> _Document segment_:
= = = = =
Those running the game sport a pair of size 32 clown shoes with which they constantly kick themselves in the shins. That is when they're not throwing pies in their own faces.
There is usually a degree of separation between administrative bungling and on-field results — once hired/recruited coaches and players win or lose games, associations and club managers merely pay the bills and provide the sponsored jerseys.
Accordingly, you might blame the Wallabies' embarrassing 24-19 defeat to Scotland — who were without two British Lions — on astonishingly poor support play in the closing stages, some unusual Will Genia howlers or even a couple of borderline late penalties.
But it has become impossible to separate the plight of the Wallabies from the serially catastrophic management of the ARU, an organisation that could no longer be entrusted with running a local T-ball team.
As good a coach as Michael Cheika proved himself to be at the last World Cup, and as high as the exceptional Israel Folau leaps, the drip, drip, drip from more than a decade of calamitous administration has worn a hole in the heart of the Wallabies.
Buying yet more players from rugby league? Allowing veterans now who play in Europe to wear a gold jersey? Not even those measures can stop the decline of and, with it, the erosion of the game's appeal in a fiercely competitive football market.
Typically it is commercial, not competitive ructions that will lead to change — the recent loss of sponsorship dollars have the jungle drums beating.
In the meantime, perhaps the one thing the ARU has got right is to stage Wallabies games on Saturday afternoons, including next Saturday's encounter with Italy.
Not because that has attracted big crowds to watch the Wallabies, but because in prime-time there was a real danger more people would have seen them.
Netball sets the pace for televised women's sport
Saturday night's Super Netball grand final was played by some brilliant local and imported athletes before a packed house and shown in prime-time on a major commercial TV network.
The only thing the Sunshine Coast Lightning's 65-48 victory over the Giants lacked was a dramatic finish — and the excitement and emotion of the inaugural champions compensated somewhat for the lopsided result.
It was a memorable night for a sport that has endured its share of internal strife this season, with disempowered state associations pushing back against a national executive that had modernised the competition by welcoming investment from AFL and NRL clubs.
Regardless of the politics, that netball can now stage a grand final that has the same sense of occasion as the major football codes says something for the big strides the sport has taken over the past decade.
Football is lauded for its vast female participation rate — upon which a Women's World Cup bid has been launched. Some reporters quite literally wept upon proclaiming the AFL Women's had smashed Aussie Rules' grass ceiling.
= = = = =
> _Supplied information_:
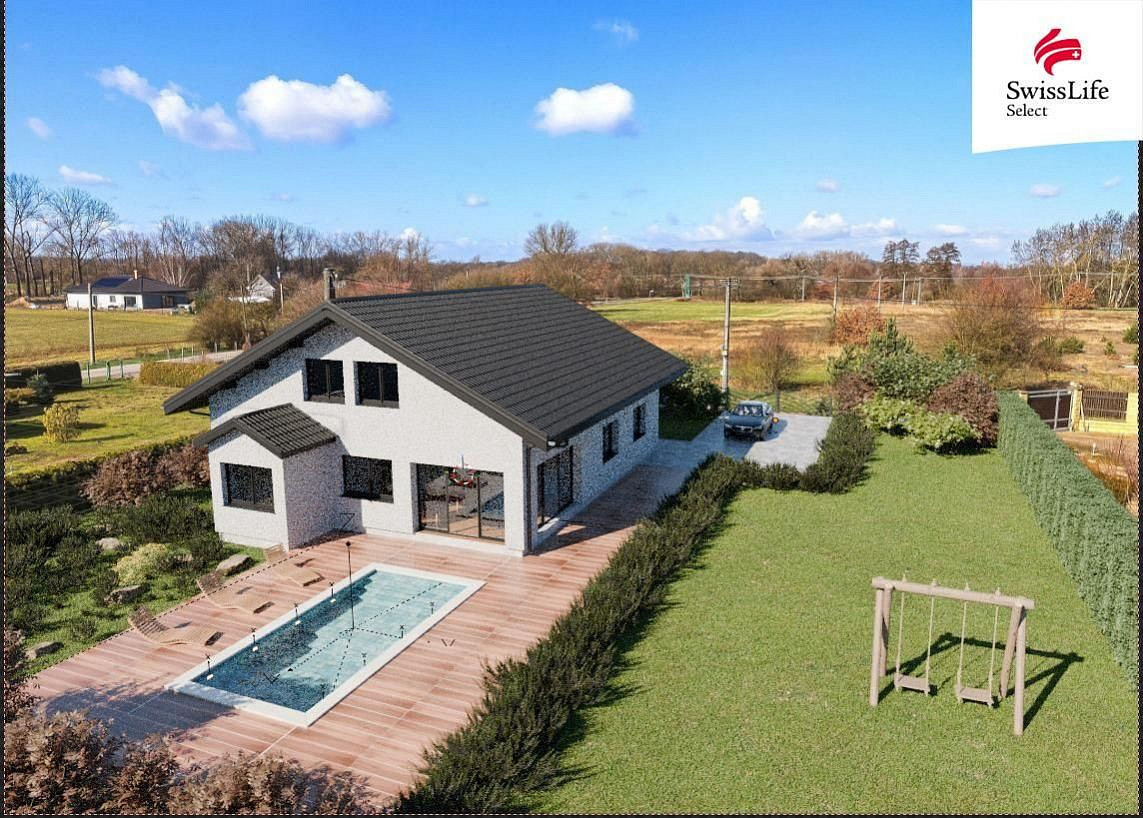 Prodej stavebního pozemku 1 156 m²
= = = = =
Write the next few paragraphs of the sports column on the Wallabies and Super Netball, starting after its last sentence.

> _Reply to the task_:
But in the way the Super Netball grand final was played, and particularly the way it was presented, netball — yes, once daggy old netball — is setting the pace for Australian women's team sports as a live and televised spectacle.
Uncertain fate for Buddy Franklin
Lance "Buddy" Franklin will come under the scrutiny of the AFL's Match Review Panel for a bump on Richmond's Connor Menadue during the Swans' comeback victory on Saturday.
Whether Franklin is penalised will depend on the now traditional AFL MRP's version of rock, paper, scissors.
But if the AFL sanctions remain one of life's great uncertainties, something far more reassuring has returned — the competitive instinct of the always admirable Sydney Swans.
Having lost their first six games, and with several stars nursing injuries, it seemed battle fatigue and the mental scars of last year's disappointing grand final loss had afflicted the AFL's most consistent outfit.
But with or without Franklin, the Swans have a chance to get the win-loss ledger to a relatively healthy 6-7 against Essendon at the SCG next Friday night and continue an unlikely climb to the top eight where they would be the dangerous floater in the finals draw.
In a season where close results have disguised some ordinary football, Friday night's Swans-Bombers clash could be one to remember.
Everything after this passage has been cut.